Couchbase Server 2.0 : General instability when views change on server
A quick rundown of our setup:
- We have only one server running, no replicas. It has 16GB ram.
- We set up an elasticsearch server on the same box and replicate all the data into ES
- That server has 800,000 documents, all in one bucket (although docs are of different types), mostly ranging around 2-4kb
- We have a small amount of user generated content (~1000 documents) and a large amount of auto-generated content. Each document is typed within the JSON.
- We use views heavily, and have 28 views, including an "all" view for each document type, that returns all the ids that match the JSON type field we want.
- We rely heavily on incremental MR
- We use Stale = FALSE as our default view fetching parameter. This is because certain types of view get operations we need to be 100% up to date. Note that not all things are Stale = FALSE in our system.
Here's where things break down:
1. When we push new updates to the server, sometimes our view code changes, and we programmatically update the view code on the server
2. The updates trigger the views to be recomputed, and the recomputation takes ~15 minutes
3. During the recomputation, even the trivially small views/unchanged views are basically inaccessible and there are lots of time outs (and we are using Stale = FALSE for the smaller ones)

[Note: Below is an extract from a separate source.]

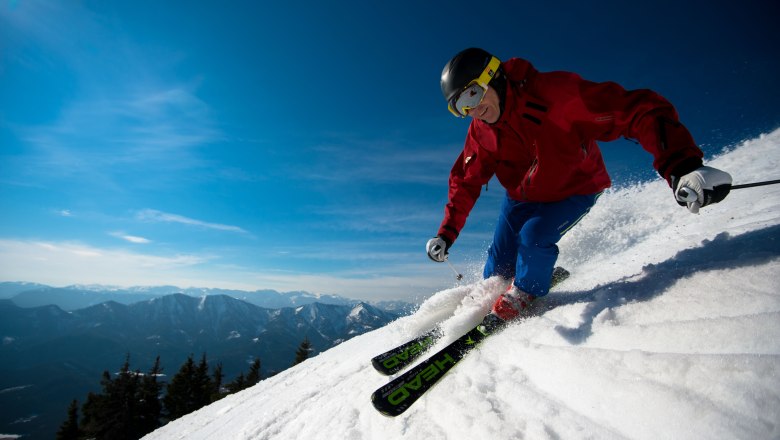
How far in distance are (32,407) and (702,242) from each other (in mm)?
270426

4. This leads to timeouts in our system and long downtime for our users (15 minutes) if we were to push to production.
5. Note that we might be querying the same view with Stale = FALSE multiple (many) times during this period. I'm not sure how these stack.
A few questions:
- What is the suggested design for a system such as ours? We were initially putting each document type in its own bucket, but we have ~20 types and were growing quickly so that didn't work. Now we've jammed all the documents into one bucket with type fields.
- Are there any simple fixes/workarounds to what we are doing? Any general suggestions?